What is the correct way to configure a spring TextEncryptor for use on Heroku

Question

I have a spring TextEncryptor defined like this

<bean id="textEncryptor" class="org.springframework.security.crypto.encrypt.Encryptors"
                                                  factory-method="text">
        <constructor-arg value="${security.encryptPassword}" />
        <constructor-arg value="${security.encryptSalt}" />
</bean>

Which is fed these properties

security.encryptPassword=47582920264f212c566d5e5a6d
security.encryptSalt=39783e315e6a207e733d6f4141

Which works fine on my local environment. When I deploy to Heroku I get

java.lang.IllegalArgumentException: Unable to initialize due to invalid secret key
at org.springframework.security.crypto.encrypt.CipherUtils.initCipher(CipherUtils.java:110)
at org.springframework.security.crypto.encrypt.AesBytesEncryptor.encrypt(AesBytesEncryptor.java:65)
at org.springframework.security.crypto.encrypt.HexEncodingTextEncryptor.encrypt(HexEncodingTextEncryptor.java:36)
...
Caused by: java.security.InvalidKeyException: Illegal key size
at javax.crypto.Cipher.checkCryptoPerm(Cipher.java:972)
at javax.crypto.Cipher.implInit(Cipher.java:738)
at javax.crypto.Cipher.chooseProvider(Cipher.java:797)
at javax.crypto.Cipher.init(Cipher.java:1276)
at javax.crypto.Cipher.init(Cipher.java:1215)
at org.springframework.security.crypto.encrypt.CipherUtils.initCipher(CipherUtils.java:105)
... 53 more

So I tried some smaller keys but I always get the same problem. What is the correct key size to use on Heroku?

Answer 1

My answer is a bit late but I wrote it to help anyone in need. By default, spring security uses a 256-bit key for encryption. This is not permitted by the JDK by default, which supported up to 128-bit keys only.
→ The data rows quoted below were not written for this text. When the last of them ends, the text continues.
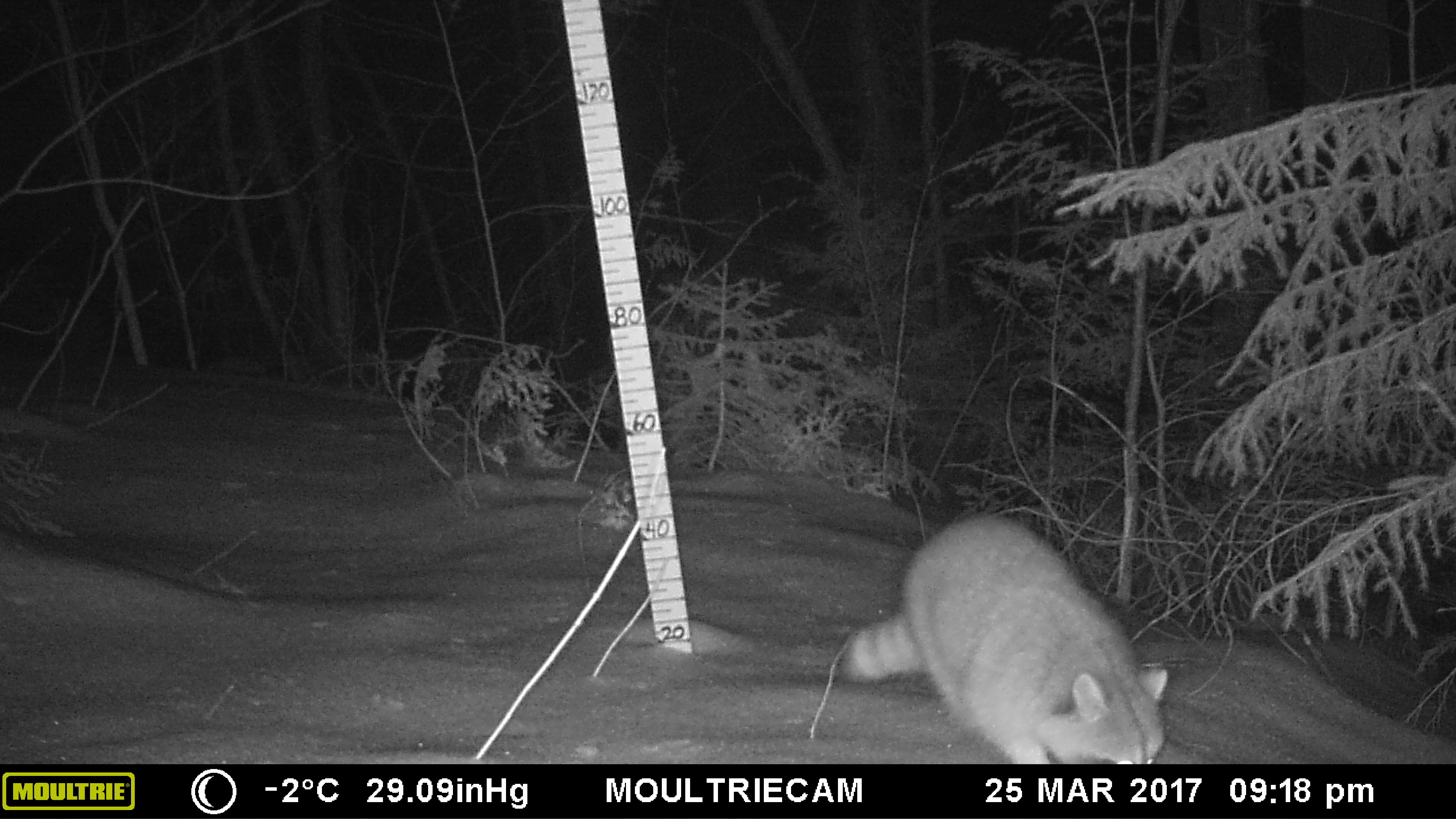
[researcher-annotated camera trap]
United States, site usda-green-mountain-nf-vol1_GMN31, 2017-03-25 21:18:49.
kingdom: Animalia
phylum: Chordata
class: Mammalia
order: Carnivora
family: Procyonidae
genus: Procyon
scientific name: Procyon lotor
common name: raccoon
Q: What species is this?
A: Raccoon (Procyon lotor).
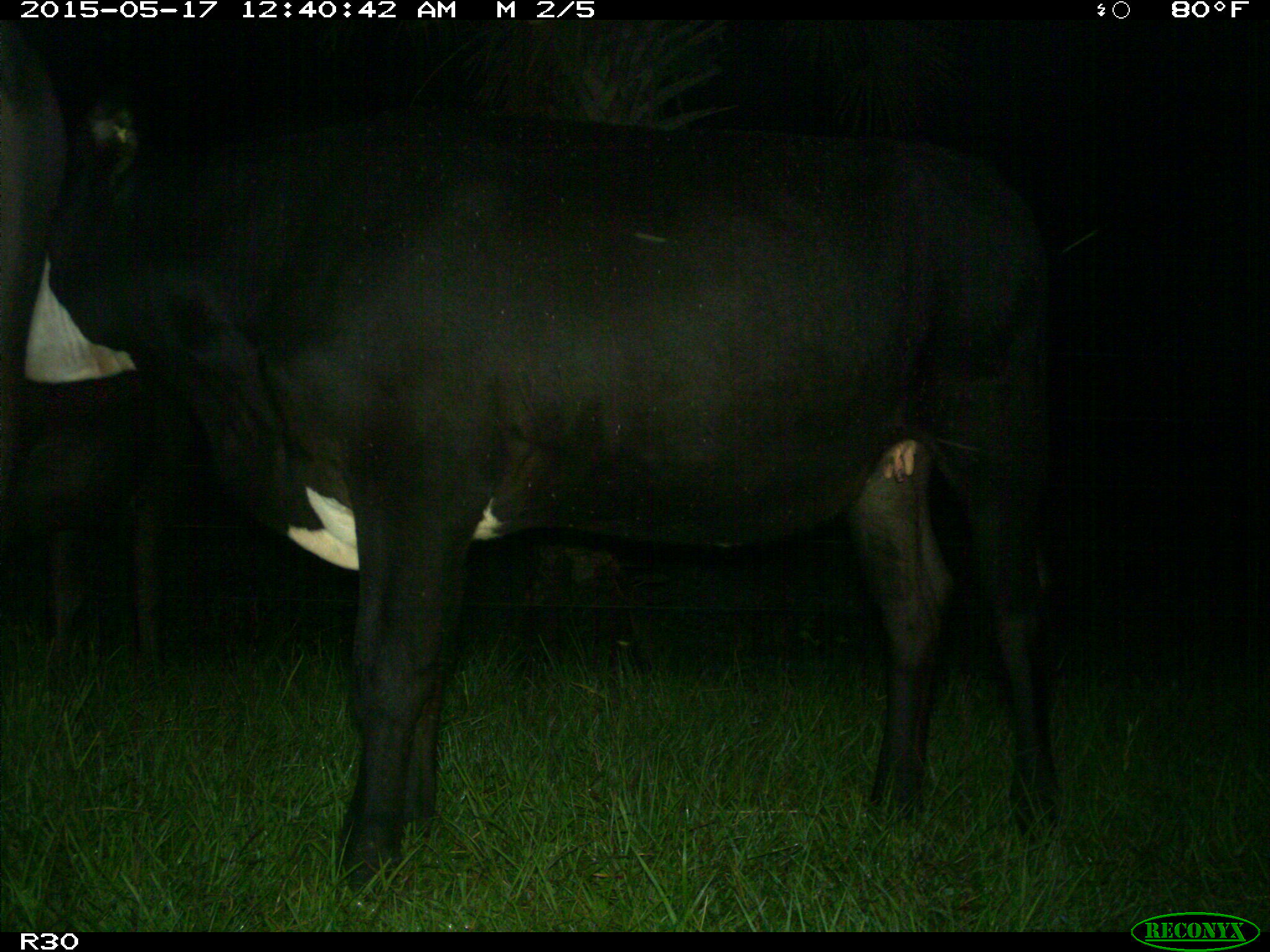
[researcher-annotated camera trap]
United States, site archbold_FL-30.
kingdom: Animalia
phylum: Chordata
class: Mammalia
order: Artiodactyla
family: Bovidae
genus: Bos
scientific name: Bos taurus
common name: domestic cow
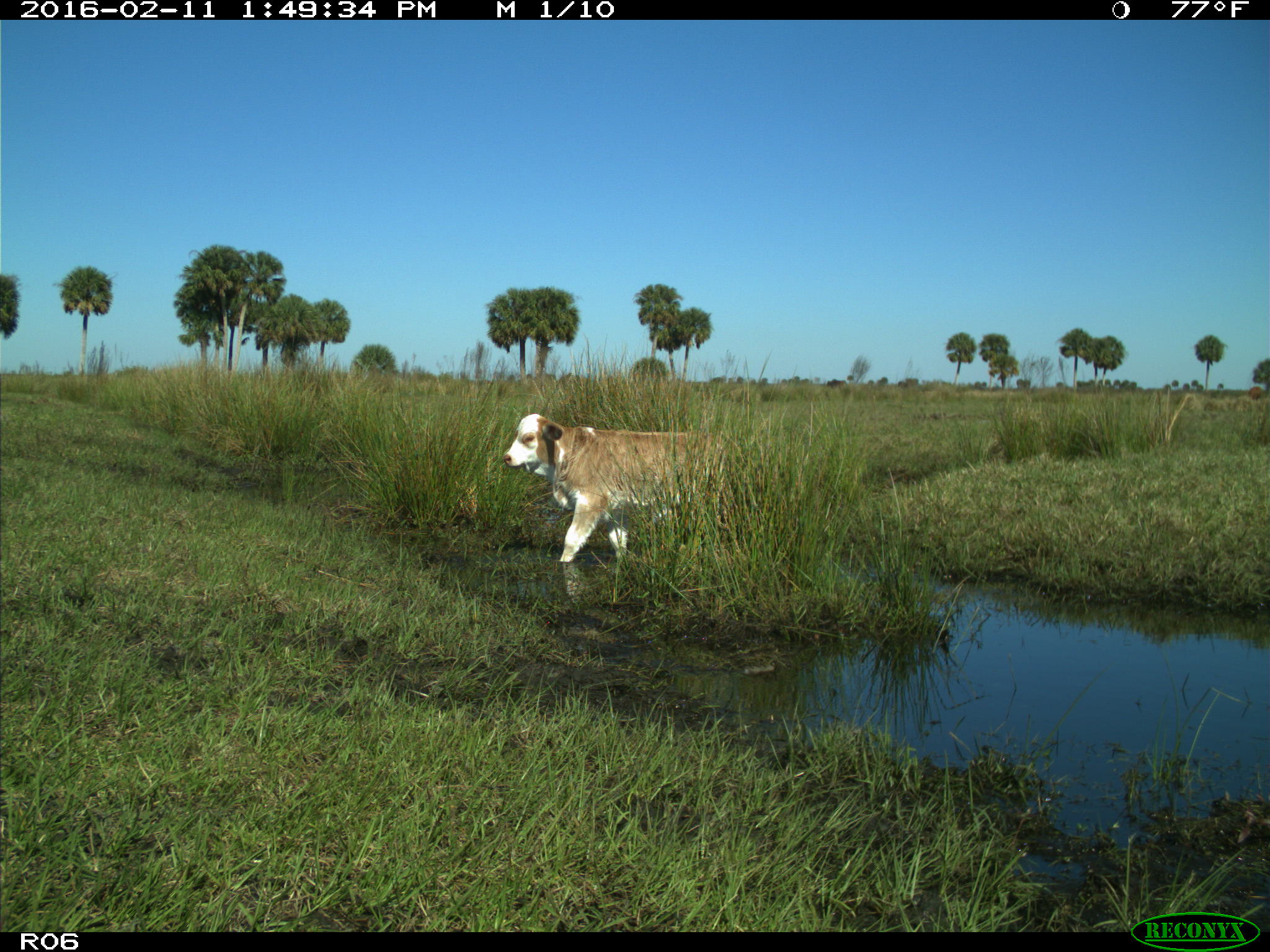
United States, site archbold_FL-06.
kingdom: Animalia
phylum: Chordata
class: Mammalia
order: Artiodactyla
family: Bovidae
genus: Bos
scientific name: Bos taurus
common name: domestic cow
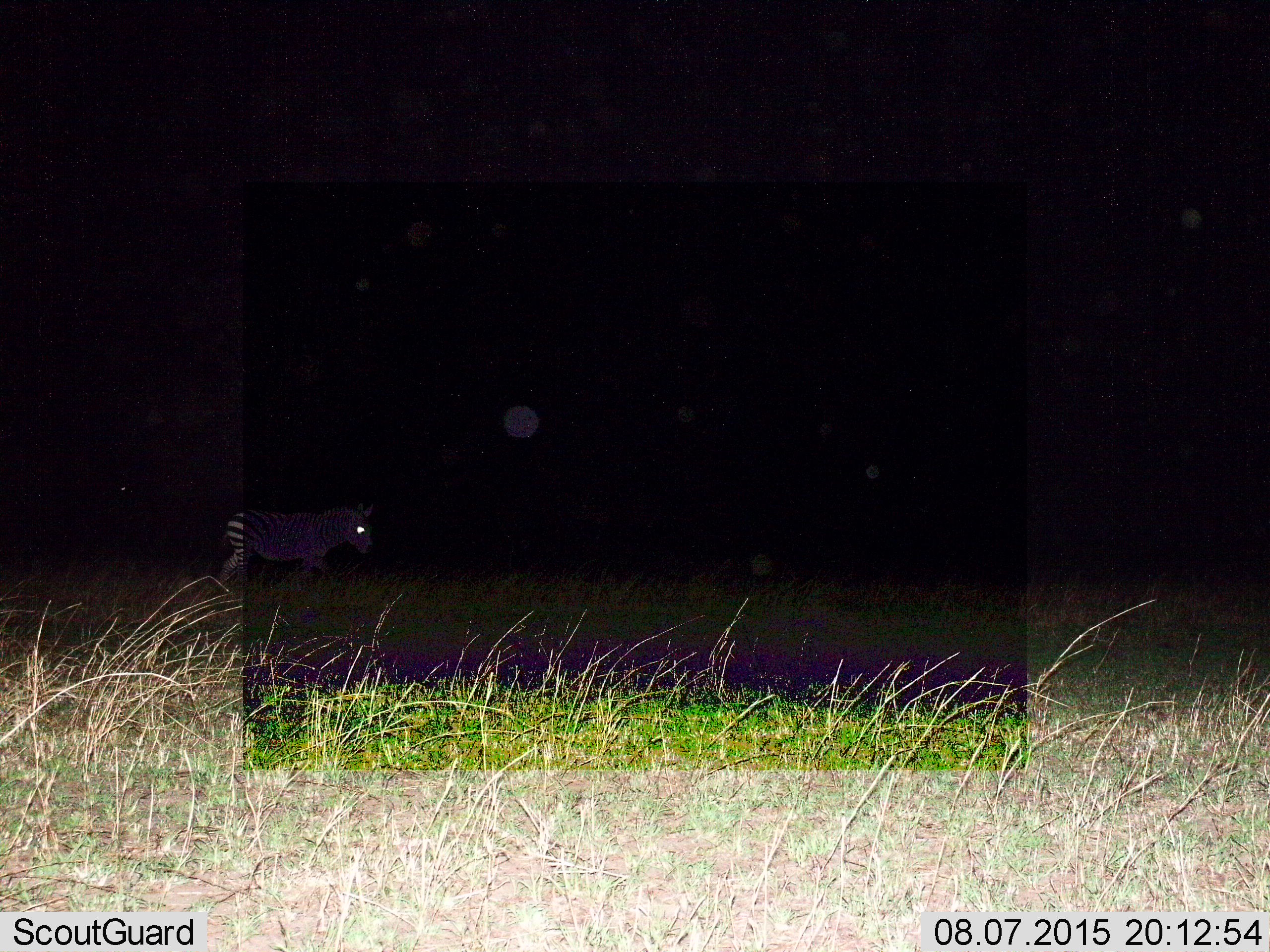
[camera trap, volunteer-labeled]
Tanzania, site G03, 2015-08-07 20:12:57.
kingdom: Animalia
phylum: Chordata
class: Mammalia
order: Perissodactyla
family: Equidae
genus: Equus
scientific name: Equus quagga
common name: plains zebra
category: zebra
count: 1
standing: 12%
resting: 0%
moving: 94%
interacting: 0%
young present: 6%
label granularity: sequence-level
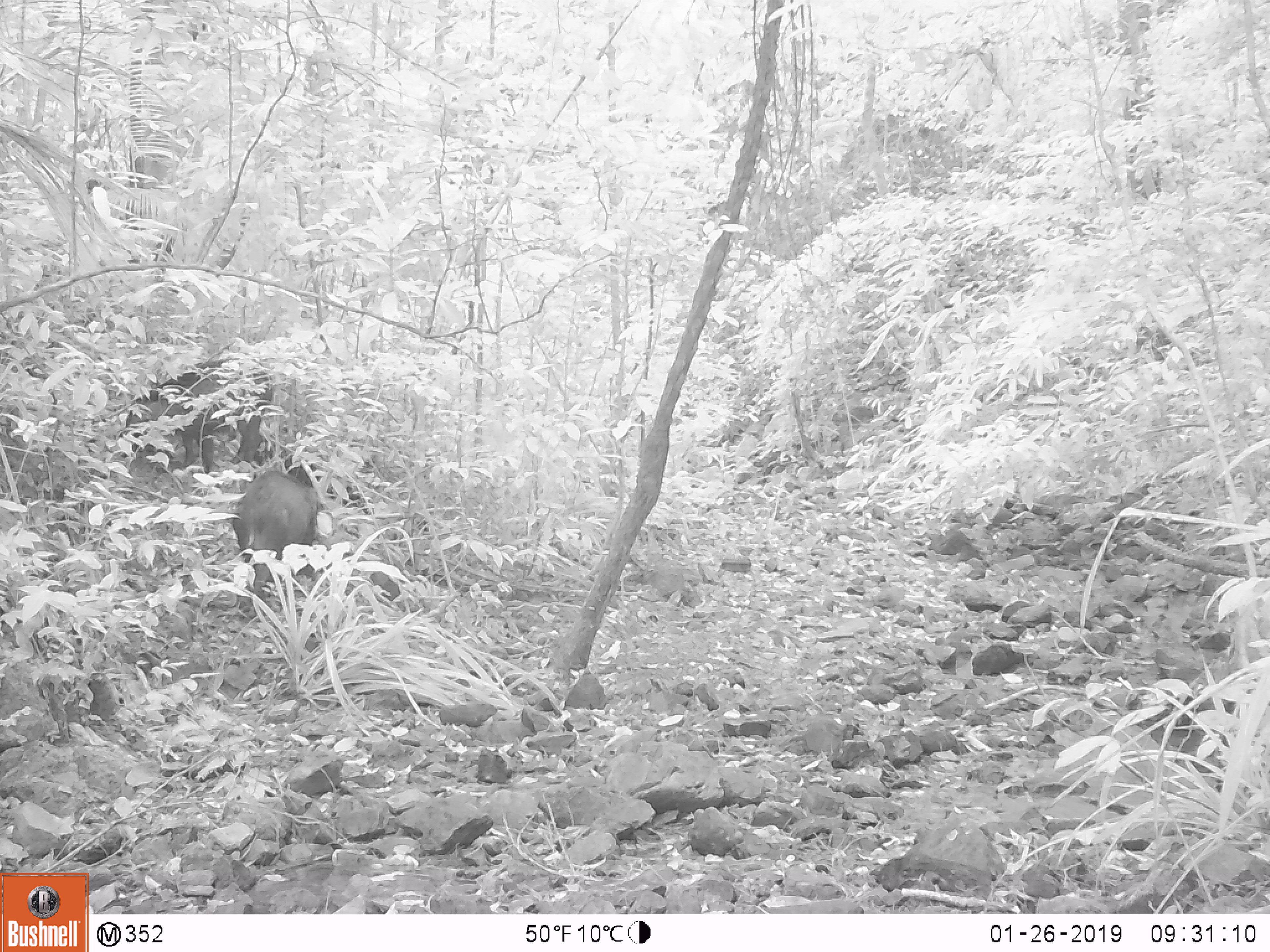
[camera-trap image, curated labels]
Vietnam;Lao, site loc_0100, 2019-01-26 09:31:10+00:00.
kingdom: Animalia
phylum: Chordata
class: Mammalia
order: Artiodactyla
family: Suidae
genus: Sus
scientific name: Sus scrofa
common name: eurasian wild pig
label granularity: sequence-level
To solve this, you need need to download the local_policy.jar & US_export_policy.jar jars from oracle (Java Cryptography Extension (JCE) Unlimited Strength Jurisdiction Policy Files 7 Download) and replace them in jdk_path/jre/lib/security/. Make sure you restart the application server for the changes to take effect.

On a separate note, I wouldn't place the secret key in a properties file. Instead I recommend you put it in a key store. If you need help with that let me know.

Answer 2

So I think I've concluded Heroku just plain doesn't support 256 bit AEP which is what the stock TextEncoders in spring-security use.

Instead I've used the BasicTextEncryptor from the Java Simplified Encryption library as an alternative backend and implemented the TextEncryptor interface.

It's less secure but it works. It doesn't provide a salting mechanism, though I think there are provisions for that elsewhere in the library.

If anyone has any ideas how to get the stock encryptors working on heroku then that would still be preferable I think.